Corruption watchdog Transparency International also called for Silveira to step down.
- Leaked recording -
His exit comes about one week after a main Temer ally, Romero Juca, was fired from his planning minister post after another leaked recording in which he apparently said impeaching Rousseff could be a way to derail the Petrobras probe.
The probe, codenamed Operation Car Wash, has seen investigations and prosecutions opened against dozens of politicians and executives -- a who's who of the business and political elite in Brazil -- including Juca.
Temer, who was vice president and took over from Rousseff after her suspension for an impeachment trial on May 12, is trying to push through economic reforms to pull Brazil out of deep recession.
It was Machado who was also speaking in the tape that led to the firing of Juca.

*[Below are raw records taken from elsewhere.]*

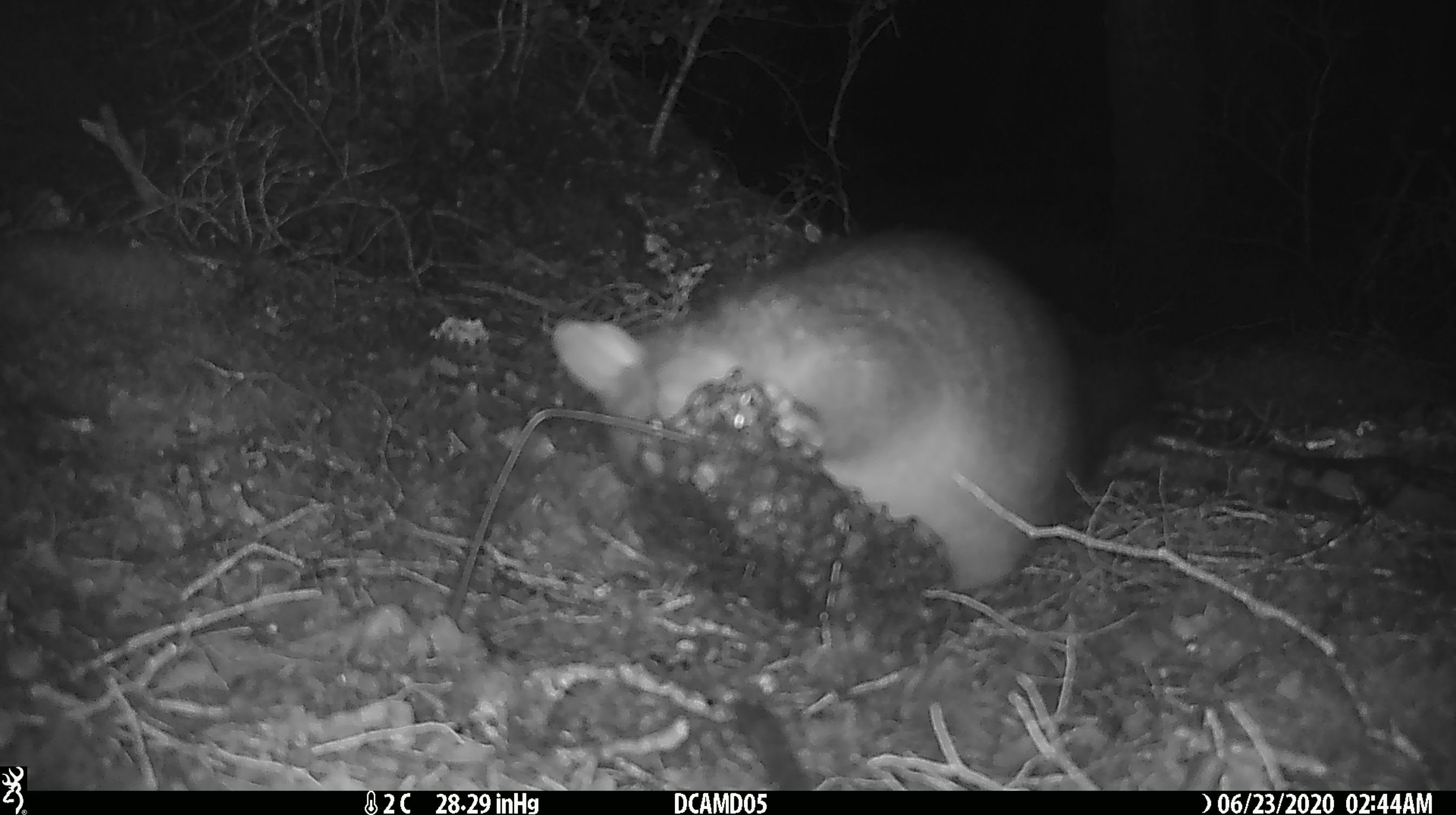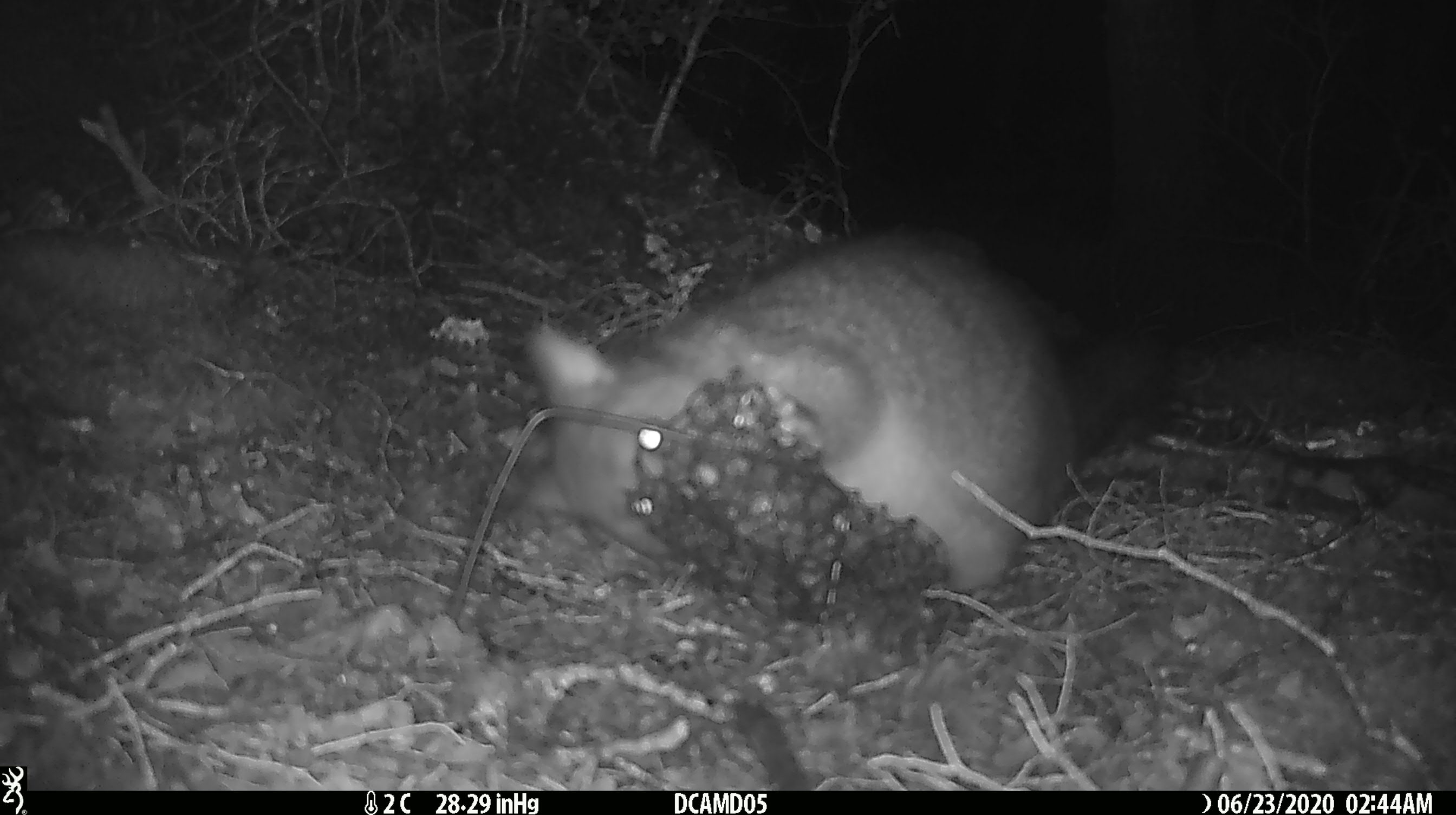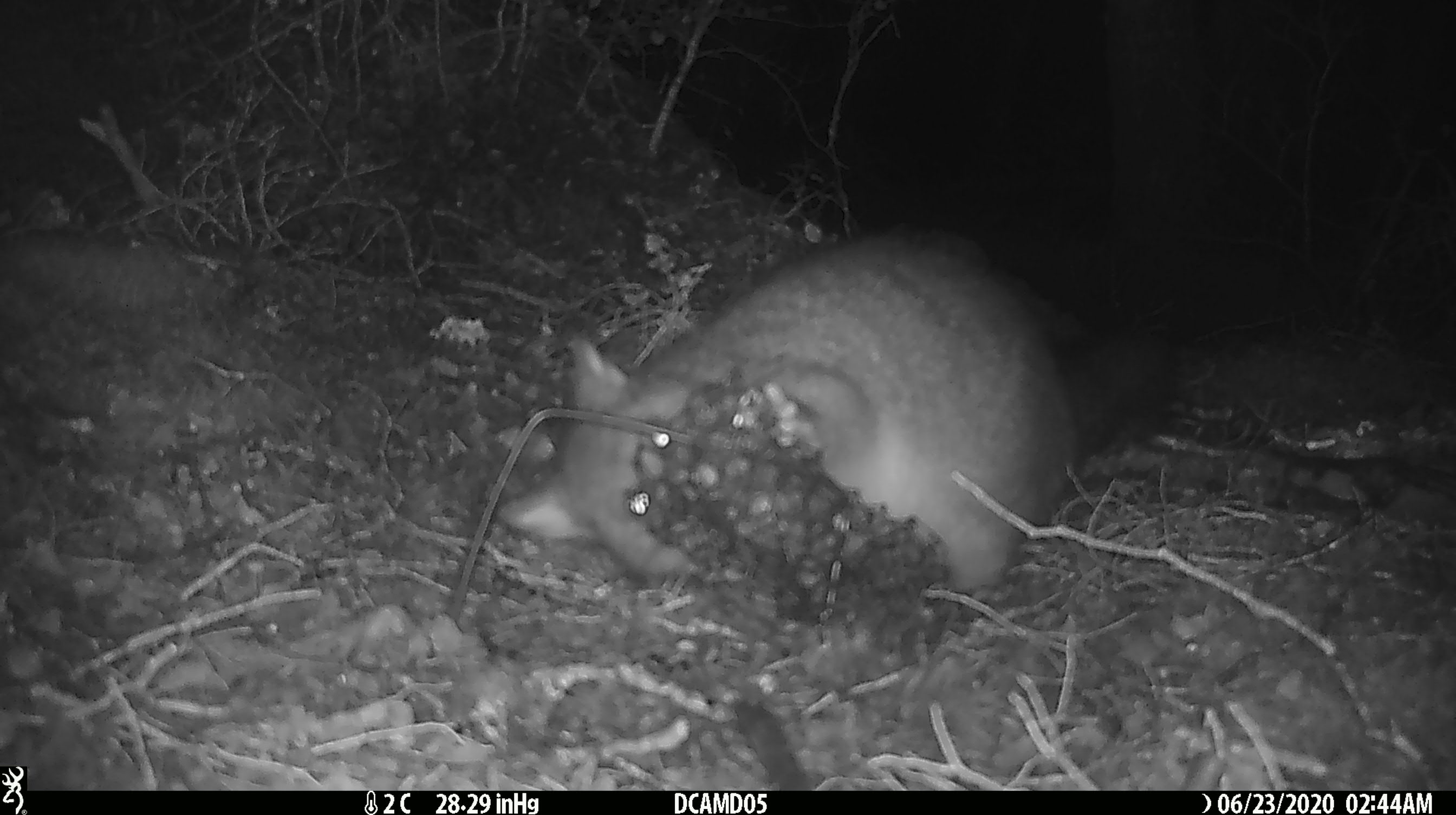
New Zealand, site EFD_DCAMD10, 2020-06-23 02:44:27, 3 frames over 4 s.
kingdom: Animalia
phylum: Chordata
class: Mammalia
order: Diprotodontia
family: Phalangeridae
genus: Trichosurus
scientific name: Trichosurus vulpecula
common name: common brushtail possum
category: possum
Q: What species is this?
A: Possum (common brushtail possum) (Trichosurus vulpecula).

Machado is cooperating with prosecutors now and his testimony could snare other members of Temer's centrist PMDB party.
After Juca was fired last week, Temer said the probe into Petrobras would not only continue but that he himself plans to press for it to be even tougher.
Machado's appearance on the scene is also bad news for the Senate president Calheiros. It is in the Senate where in a few months Rousseff will stand trial on charges of cooking government books to make her budget look better in 2014 as she sought re-election.
In another conversation leaked last week, Calheiros is heard calling for changes in the law that lets people who confess to being part of the Petrobras scandal receive lighter sentences in exchange for details of the scheme.
These plea bargains were key to breaking open the scandal, in which bribes and kickbacks are estimated to have cost the company some $2 billion over the course of a decade.
The scandal fueled an atmosphere of grassroots fury over corruption and economic decay in a country that was the poster child for emerging economies just a few years ago, and helped lead to the collapse of support for Rousseff and her government.
Temer's replacing Rousseff has been messy. He triggered complaints immediately by appointing a cabinet made up exclusively of conservative white men, including three under investigation for the Petrobras scandal.
Temer, as part of his economic reforms, also tried to eliminate the cultural ministry but had to drop the plan amid a backlash from singers and artists that stretched as far as the Cannes film festival.